趣味を問われたら旅行だと答える程度に旅の時間を楽しんできた。
しかしコロナ禍は旅を取り巻く環境も大きく変えてしまった。海外は勿論、日帰りの小旅行すら憚られる日々が続いた。ここに来て漸く緩和されつつあるが以前の姿に戻るまでにはもう暫くの時間を要するだろう。
人が移動する手段は時代とともに変化してきた。グレートジャーニー。人類は気の遠くなる様な時間の中を歩くことに頼ってその種族の生息地を広げた。そこまで遡らずともごく最近まで歩くことは庶民に許された自由への選択だったと言えよう。
故郷を東西に貫く道はその昔「金毘羅往来」と呼ばれた。西国街道の要所である岡山宿から分かれ文字通り金毘羅、四国へと向かう旅人たちの足によって踏み固められてきた往来である。
往来の主役が自動車となって久しいがその道幅は変わらない。対向車とのすれ違いに神経を尖らせながら地元の運転初心者はその技を鍛えられるのだ。私も然り。
幼い頃、界隈にはまだ旅館や料理店が残っていたし日用品や生鮮食品を商う店舗も繁盛していた。古老の話によると造り酒屋や映画館もあったらしい。しかし時代は遷りその繁栄は広い駐車場が確保できる郊外型の商業施設などに移ってしまった。仕方のないことだろう。

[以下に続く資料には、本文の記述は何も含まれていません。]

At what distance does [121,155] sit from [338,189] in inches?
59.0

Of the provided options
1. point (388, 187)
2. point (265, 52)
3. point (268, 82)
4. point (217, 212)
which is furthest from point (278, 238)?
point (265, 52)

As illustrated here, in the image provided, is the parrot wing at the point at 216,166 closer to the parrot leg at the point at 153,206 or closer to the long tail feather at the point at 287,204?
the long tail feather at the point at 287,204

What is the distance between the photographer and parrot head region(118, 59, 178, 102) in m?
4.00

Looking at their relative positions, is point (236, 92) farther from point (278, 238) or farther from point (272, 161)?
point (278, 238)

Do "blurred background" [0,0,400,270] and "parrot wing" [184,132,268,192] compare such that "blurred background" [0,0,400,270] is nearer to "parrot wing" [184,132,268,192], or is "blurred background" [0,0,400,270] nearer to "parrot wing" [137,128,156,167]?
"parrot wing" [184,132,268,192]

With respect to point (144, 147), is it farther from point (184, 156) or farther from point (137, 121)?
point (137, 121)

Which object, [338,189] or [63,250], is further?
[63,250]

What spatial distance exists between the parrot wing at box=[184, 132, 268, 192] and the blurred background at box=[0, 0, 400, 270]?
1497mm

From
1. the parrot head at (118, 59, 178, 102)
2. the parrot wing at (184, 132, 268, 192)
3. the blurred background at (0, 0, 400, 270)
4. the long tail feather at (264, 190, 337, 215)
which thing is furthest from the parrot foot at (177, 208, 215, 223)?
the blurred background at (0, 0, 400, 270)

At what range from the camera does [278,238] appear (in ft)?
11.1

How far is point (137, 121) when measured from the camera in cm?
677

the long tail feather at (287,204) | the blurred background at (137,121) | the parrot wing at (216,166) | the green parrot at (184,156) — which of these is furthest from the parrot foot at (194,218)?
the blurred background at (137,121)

私は今も日々通勤や散歩でその往来の上を歩いている。車では狭いと感じる往来の道幅も歩いてみれば人と人、せいぜいそれに馬や駕籠が混ざって行き交うには十分かつ最適なものだったと納得できる。現代人が傲慢になっては往来に気の毒だ。道幅が狭くなったのではない。乗り物が大きくなっただけなのだ。
旧陣屋の跡から西に歩を進めると信号交差点に行きあたる。ドライバーの目に留まることはないだろうが、その一角には大正期に据えられた石の道標がある。一メートル程の四角柱それぞれの面には、おか山、ゆが、いなり、はやしま等の地名が旧仮名で彫り込まれているのが確認できる。
今はその街角を洋品店や郵便局、スーパーが占めているが、その昔は旅人が束の間の憩いをとる茶屋や草鞋を鬻ぐ店もあった筈だ。
旅人を導いた道標は数多の出会いや別れにも寄り添ってきただろう。もし道標が話せたなら是非その物語を聞いてみたいものだ。
夜の帳が降りると往来はその風情を増す。信号が青に変わる。「おか山」と刻まれた方角に歩を進めてみる。靴を履き洋服に身を包んだ私達も絶え間なく流れる歴史の刹那に生を受けた旅人の一人だと思えるのだ。